* PROVIDED PASSAGE
On April 3, 1990, the Chatham County Board of Tax Assessors notified Huntingdon that its tax-exempt status was revoked. After an unsuccessful hearing before the Chatham County Board of Equalization, Huntingdon filed an appeal in the superior court. Huntingdon filed a motion for partial summary judgment and the court determined that the interest in the property conveyed was a usufruct, and thus denied appellant's motion and granted summary judgment to the county.
Huntingdon argues that the agreement at issue conveyed a leasehold estate because of certain language in the contract which evidences this intent. The agreement states: "it is the intent of the parties to create a leasehold estate . . . and not a mere usufruct." Accordingly, the document refers to the document as a "lease" and to Huntingdon and Tidelands as "lessor" and "lessee."
In addition to the lease terminology which Huntingdon claims supports its construction, Huntingdon points out that the lease requires the lessee to repair and maintain the premises and to pay all costs of maintenance (see below), utilities, janitorial services and security. The lease also provides that the lessee may assign or sublease the devised premises without the lessor's consent.
In determining that the interest here was a usufruct, the trial court found that the contract was not vague or ambiguous. The lease states that its initial term was for seven months, but provides for automatic renewals for ten consecutive one-year periods, provided the program was funded by the General Assembly. The trial court concluded that the lease was a year-to-year one, that it was structured in this manner so that if no funding was available, the lease would terminate without penalty to Tidelands. The trial court found that under the lease terms, Huntingdon was responsible for all insurance, taxes, and upkeep of the premises, including maintenance and repairs.

* EXERCISE AIM
According to the passage on Huntingdon's tax-exempt status, how long was the lease's initial term?

* RECORDED INFORMATION
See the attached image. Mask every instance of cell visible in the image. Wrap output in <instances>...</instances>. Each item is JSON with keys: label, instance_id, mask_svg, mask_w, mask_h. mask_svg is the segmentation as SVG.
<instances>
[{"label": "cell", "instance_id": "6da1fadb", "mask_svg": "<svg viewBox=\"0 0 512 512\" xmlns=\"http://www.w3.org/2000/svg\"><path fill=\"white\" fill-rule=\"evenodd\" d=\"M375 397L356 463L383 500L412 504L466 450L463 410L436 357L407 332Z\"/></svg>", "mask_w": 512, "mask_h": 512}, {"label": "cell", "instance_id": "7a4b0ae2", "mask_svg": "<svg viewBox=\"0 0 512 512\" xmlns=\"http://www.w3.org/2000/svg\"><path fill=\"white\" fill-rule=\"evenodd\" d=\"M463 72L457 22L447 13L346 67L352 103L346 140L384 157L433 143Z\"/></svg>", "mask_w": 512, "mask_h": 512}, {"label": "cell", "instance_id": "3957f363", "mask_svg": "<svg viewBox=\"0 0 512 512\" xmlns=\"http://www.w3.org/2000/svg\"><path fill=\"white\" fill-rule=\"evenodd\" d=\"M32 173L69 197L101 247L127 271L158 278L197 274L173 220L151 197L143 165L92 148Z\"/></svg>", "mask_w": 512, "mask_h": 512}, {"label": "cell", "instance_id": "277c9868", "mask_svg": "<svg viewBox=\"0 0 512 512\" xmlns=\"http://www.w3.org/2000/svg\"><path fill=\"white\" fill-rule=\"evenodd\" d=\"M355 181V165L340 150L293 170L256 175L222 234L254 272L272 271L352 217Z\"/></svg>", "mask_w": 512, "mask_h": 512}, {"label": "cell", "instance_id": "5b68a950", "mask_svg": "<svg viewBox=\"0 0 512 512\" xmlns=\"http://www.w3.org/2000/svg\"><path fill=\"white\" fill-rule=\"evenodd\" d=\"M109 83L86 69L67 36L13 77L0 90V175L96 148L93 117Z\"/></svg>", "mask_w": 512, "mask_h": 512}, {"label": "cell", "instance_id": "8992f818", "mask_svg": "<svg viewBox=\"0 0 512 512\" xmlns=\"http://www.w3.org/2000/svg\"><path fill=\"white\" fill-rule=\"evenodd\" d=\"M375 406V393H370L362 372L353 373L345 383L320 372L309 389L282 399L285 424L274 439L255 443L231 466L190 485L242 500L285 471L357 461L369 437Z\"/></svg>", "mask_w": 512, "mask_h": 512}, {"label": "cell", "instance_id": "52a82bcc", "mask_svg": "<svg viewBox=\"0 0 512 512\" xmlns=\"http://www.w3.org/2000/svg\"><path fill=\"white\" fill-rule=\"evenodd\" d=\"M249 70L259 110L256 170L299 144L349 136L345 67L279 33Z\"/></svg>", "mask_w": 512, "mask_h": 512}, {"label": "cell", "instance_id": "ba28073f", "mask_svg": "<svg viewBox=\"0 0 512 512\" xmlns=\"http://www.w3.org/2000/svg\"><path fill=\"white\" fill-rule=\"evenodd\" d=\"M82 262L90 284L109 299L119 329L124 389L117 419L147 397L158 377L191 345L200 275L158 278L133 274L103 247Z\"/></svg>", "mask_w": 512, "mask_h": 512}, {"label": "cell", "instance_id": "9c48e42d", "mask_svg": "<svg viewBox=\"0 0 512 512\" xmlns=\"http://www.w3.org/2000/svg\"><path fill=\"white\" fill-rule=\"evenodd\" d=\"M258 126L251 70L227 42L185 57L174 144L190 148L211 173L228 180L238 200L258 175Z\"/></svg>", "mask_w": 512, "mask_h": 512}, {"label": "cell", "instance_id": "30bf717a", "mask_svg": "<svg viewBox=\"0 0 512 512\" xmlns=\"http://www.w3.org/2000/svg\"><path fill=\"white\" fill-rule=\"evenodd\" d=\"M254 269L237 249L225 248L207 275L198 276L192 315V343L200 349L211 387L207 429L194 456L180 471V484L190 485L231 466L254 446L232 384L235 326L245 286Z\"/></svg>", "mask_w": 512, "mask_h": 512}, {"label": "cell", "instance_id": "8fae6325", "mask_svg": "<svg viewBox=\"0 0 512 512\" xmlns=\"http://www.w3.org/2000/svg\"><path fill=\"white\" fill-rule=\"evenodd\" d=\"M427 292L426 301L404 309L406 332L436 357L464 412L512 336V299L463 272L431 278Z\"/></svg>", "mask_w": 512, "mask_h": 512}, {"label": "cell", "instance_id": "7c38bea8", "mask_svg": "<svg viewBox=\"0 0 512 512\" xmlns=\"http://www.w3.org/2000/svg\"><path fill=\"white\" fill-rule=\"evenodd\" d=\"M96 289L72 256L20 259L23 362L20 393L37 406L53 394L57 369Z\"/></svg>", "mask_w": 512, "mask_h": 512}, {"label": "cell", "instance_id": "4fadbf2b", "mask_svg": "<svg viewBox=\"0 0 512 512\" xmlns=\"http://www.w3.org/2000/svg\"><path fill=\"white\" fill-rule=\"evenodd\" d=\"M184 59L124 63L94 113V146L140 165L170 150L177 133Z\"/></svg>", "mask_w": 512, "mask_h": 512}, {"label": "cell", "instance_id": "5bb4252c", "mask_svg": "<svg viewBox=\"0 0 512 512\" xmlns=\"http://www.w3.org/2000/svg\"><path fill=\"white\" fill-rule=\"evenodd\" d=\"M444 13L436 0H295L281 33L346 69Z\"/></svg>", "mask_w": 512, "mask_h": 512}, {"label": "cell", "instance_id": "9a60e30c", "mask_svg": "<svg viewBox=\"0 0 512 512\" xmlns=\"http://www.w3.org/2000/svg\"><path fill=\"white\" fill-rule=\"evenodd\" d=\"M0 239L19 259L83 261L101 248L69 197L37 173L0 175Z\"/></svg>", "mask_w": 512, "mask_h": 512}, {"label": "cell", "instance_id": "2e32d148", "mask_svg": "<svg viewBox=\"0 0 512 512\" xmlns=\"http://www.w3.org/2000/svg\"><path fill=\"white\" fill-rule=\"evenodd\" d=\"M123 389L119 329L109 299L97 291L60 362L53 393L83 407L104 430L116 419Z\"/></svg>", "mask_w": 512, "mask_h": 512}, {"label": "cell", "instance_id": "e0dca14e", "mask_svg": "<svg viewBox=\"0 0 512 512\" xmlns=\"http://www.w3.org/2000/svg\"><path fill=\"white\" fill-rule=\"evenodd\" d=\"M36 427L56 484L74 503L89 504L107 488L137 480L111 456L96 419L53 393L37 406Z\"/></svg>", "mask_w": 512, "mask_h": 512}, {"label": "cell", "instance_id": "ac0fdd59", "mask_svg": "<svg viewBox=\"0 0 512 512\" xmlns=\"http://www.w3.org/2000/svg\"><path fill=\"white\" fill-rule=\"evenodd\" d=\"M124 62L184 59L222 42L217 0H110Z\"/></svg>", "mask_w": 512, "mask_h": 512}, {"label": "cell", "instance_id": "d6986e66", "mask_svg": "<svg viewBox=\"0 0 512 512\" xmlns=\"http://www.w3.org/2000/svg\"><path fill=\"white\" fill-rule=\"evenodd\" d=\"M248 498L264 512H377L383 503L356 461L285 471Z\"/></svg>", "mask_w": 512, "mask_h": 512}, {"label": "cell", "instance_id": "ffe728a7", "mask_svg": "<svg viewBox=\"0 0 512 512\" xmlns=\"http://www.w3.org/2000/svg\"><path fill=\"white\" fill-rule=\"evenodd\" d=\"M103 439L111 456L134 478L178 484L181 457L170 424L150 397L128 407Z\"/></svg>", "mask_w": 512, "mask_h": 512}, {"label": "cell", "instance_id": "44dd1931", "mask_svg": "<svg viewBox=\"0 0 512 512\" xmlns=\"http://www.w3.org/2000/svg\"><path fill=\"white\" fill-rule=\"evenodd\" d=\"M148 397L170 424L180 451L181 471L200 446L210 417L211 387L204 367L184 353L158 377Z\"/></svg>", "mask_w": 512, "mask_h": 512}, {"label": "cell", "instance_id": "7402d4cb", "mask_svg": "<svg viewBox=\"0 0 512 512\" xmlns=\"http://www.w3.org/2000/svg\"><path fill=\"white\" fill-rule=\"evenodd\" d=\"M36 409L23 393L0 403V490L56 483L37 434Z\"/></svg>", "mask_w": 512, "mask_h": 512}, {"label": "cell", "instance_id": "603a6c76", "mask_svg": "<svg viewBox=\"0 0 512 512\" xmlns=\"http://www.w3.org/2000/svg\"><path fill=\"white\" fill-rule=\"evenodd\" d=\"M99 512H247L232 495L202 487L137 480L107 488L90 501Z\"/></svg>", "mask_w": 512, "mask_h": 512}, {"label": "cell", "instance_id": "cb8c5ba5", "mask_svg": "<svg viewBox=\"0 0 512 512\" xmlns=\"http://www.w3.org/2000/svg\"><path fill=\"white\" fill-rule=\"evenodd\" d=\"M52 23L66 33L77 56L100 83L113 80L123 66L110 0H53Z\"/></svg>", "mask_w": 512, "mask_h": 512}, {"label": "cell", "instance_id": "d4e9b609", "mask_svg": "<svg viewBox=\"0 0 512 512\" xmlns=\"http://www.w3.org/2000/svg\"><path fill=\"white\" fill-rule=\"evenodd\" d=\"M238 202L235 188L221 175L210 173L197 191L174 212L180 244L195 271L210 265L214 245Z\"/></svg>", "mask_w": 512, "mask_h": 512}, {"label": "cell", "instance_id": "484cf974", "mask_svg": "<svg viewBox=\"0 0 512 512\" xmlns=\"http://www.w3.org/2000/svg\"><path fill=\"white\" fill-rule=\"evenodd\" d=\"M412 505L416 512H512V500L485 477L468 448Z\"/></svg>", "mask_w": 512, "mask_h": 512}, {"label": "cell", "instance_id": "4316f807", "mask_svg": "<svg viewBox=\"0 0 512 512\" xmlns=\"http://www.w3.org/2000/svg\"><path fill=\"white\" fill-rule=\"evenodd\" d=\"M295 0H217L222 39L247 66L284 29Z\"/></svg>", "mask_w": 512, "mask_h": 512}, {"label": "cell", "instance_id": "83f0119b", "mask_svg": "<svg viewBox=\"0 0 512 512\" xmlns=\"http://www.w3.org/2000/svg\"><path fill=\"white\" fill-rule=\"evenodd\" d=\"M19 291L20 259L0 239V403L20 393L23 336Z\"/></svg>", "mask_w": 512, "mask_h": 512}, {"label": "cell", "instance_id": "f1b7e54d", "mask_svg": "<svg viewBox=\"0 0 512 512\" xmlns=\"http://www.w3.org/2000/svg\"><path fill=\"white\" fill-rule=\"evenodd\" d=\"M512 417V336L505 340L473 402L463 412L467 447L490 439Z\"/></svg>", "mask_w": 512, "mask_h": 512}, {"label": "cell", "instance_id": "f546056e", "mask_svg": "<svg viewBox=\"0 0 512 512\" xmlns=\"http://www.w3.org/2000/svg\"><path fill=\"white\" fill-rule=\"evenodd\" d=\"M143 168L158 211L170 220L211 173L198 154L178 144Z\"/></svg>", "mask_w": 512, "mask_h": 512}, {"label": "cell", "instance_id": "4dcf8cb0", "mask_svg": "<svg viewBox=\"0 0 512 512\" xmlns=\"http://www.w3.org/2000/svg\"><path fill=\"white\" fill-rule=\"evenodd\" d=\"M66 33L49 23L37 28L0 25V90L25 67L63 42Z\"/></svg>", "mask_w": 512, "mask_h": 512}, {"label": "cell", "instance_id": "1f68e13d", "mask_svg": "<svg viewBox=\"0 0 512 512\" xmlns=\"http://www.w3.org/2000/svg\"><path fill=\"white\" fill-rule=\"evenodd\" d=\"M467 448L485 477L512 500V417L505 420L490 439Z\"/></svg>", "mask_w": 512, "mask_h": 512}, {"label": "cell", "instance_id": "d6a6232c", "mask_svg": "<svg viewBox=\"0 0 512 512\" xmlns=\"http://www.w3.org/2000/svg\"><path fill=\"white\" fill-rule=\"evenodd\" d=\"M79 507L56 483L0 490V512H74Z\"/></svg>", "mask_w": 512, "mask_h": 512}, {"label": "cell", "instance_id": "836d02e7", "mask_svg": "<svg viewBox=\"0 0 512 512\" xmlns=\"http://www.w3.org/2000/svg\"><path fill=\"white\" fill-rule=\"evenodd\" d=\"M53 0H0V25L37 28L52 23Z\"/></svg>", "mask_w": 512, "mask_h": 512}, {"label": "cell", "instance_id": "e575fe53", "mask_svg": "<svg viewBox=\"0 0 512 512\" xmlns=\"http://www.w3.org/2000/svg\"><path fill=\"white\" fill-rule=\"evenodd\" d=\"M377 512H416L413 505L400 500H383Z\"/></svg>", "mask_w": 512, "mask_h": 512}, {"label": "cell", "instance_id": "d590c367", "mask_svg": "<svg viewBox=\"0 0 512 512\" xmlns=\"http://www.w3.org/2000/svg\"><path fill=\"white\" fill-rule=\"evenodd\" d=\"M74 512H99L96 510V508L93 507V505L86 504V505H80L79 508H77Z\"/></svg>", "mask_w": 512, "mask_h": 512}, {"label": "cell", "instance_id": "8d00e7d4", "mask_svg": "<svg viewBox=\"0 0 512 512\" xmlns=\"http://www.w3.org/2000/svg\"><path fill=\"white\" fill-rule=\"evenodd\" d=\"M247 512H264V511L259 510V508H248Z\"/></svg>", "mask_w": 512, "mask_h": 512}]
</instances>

* TASK RESPONSE
Seven months